Segment Start: Supplied material

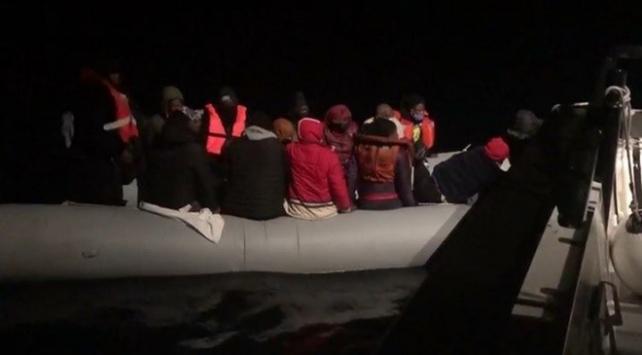 Muğla açıklarında mahsur kalan 19 sığınmacı kurtarıldı
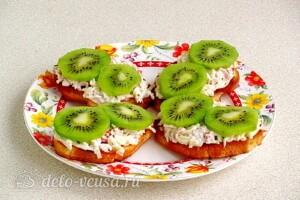 Бутерброды с киви и крабовыми палочками: фото к шагу 10.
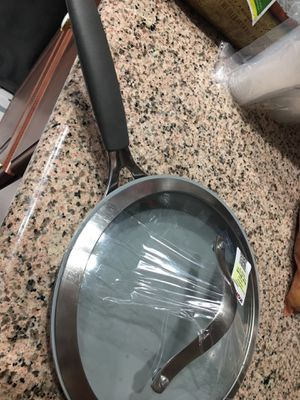 Fry pan with lid for Sale in Diamond Bar, CA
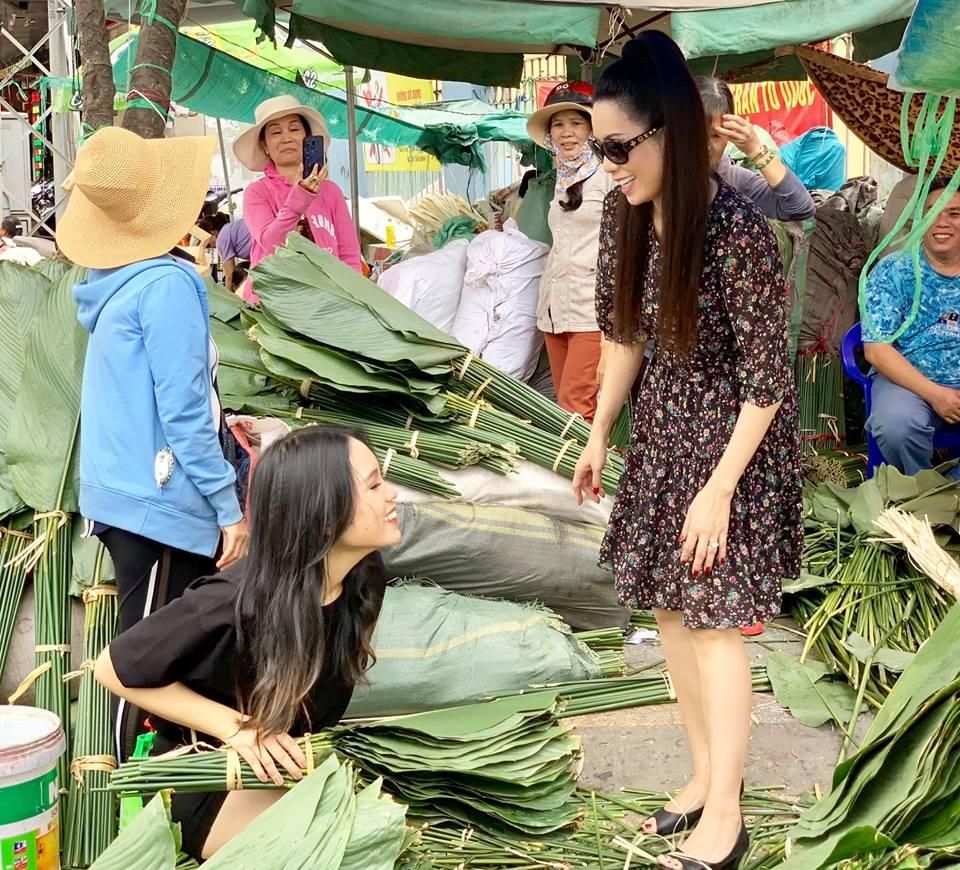 Ngẩn ngơ với loạt ảnh tuyệt đẹp của mẹ con Á hậu Trịnh Kim Chi giữa chợ lá dong - Ảnh 10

Segment End: Supplied material

### What the task asks:
All that the answer may contain is the exact text of the lines from the one with "Fry pan with lid for Sale in Diamond Bar, CA" through the last line of the material, pictures excluded.

### Answer below:
 Fry pan with lid for Sale in Diamond Bar, CA
 Ngẩn ngơ với loạt ảnh tuyệt đẹp của mẹ con Á hậu Trịnh Kim Chi giữa chợ lá dong - Ảnh 10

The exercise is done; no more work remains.